Records from a spatial question set
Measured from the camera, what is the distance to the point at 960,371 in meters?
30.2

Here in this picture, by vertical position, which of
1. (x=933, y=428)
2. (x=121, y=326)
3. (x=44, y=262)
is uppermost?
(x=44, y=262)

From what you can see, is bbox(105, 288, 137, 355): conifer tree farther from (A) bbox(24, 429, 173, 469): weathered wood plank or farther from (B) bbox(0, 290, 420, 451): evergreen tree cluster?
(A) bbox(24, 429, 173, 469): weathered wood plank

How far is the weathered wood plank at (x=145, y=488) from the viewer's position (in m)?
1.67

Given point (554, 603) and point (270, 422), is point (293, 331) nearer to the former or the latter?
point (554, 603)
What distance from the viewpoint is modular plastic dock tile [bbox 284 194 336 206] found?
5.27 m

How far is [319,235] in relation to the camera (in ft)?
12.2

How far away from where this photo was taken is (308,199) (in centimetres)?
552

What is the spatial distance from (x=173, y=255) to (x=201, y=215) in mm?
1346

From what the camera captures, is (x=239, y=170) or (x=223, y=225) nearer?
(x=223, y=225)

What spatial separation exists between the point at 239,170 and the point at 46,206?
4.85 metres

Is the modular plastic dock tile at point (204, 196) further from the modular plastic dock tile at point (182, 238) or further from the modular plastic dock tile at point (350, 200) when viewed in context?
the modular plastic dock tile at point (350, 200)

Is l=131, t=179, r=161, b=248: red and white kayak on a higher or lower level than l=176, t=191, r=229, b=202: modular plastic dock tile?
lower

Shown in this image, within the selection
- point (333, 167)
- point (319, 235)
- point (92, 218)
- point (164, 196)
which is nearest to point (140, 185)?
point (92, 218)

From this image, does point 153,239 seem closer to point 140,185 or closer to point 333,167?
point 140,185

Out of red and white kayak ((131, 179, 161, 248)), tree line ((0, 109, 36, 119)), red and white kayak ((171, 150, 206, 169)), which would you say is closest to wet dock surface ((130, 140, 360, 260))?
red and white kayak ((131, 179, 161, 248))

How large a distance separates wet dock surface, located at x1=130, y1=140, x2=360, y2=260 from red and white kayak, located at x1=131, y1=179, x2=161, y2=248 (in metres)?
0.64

§ Task prompt
Please print every one of the lines above again, without changing anything.

§ Written reply
Measured from the camera, what is the distance to the point at 960,371 in meters?
30.2

Here in this picture, by vertical position, which of
1. (x=933, y=428)
2. (x=121, y=326)
3. (x=44, y=262)
is uppermost?
(x=44, y=262)

From what you can see, is bbox(105, 288, 137, 355): conifer tree farther from (A) bbox(24, 429, 173, 469): weathered wood plank or farther from (B) bbox(0, 290, 420, 451): evergreen tree cluster?
(A) bbox(24, 429, 173, 469): weathered wood plank

How far is the weathered wood plank at (x=145, y=488) from the viewer's position (in m)?
1.67

Given point (554, 603) and point (270, 422), is point (293, 331) nearer to the former or the latter?
point (554, 603)
What distance from the viewpoint is modular plastic dock tile [bbox 284 194 336 206] found?
5.27 m

How far is [319,235] in relation to the camera (in ft)?
12.2

How far away from where this photo was taken is (308,199) (in centimetres)?
552

What is the spatial distance from (x=173, y=255) to (x=201, y=215) in mm?
1346

From what the camera captures, is (x=239, y=170) or (x=223, y=225) nearer?
(x=223, y=225)

What spatial separation exists between the point at 239,170 and the point at 46,206?
4.85 metres

Is the modular plastic dock tile at point (204, 196) further from the modular plastic dock tile at point (182, 238) or further from the modular plastic dock tile at point (350, 200) when viewed in context?
the modular plastic dock tile at point (350, 200)

Is l=131, t=179, r=161, b=248: red and white kayak on a higher or lower level than l=176, t=191, r=229, b=202: modular plastic dock tile?
lower

Shown in this image, within the selection
- point (333, 167)
- point (319, 235)
- point (92, 218)
- point (164, 196)
which is nearest to point (140, 185)?
point (92, 218)

From this image, does point 153,239 seem closer to point 140,185 or closer to point 333,167?
point 140,185

Out of red and white kayak ((131, 179, 161, 248)), tree line ((0, 109, 36, 119)), red and white kayak ((171, 150, 206, 169)), which would you say is closest to wet dock surface ((130, 140, 360, 260))?
red and white kayak ((131, 179, 161, 248))

How large a distance separates wet dock surface, located at x1=130, y1=140, x2=360, y2=260 from red and white kayak, located at x1=131, y1=179, x2=161, y2=248 (in metres)?
0.64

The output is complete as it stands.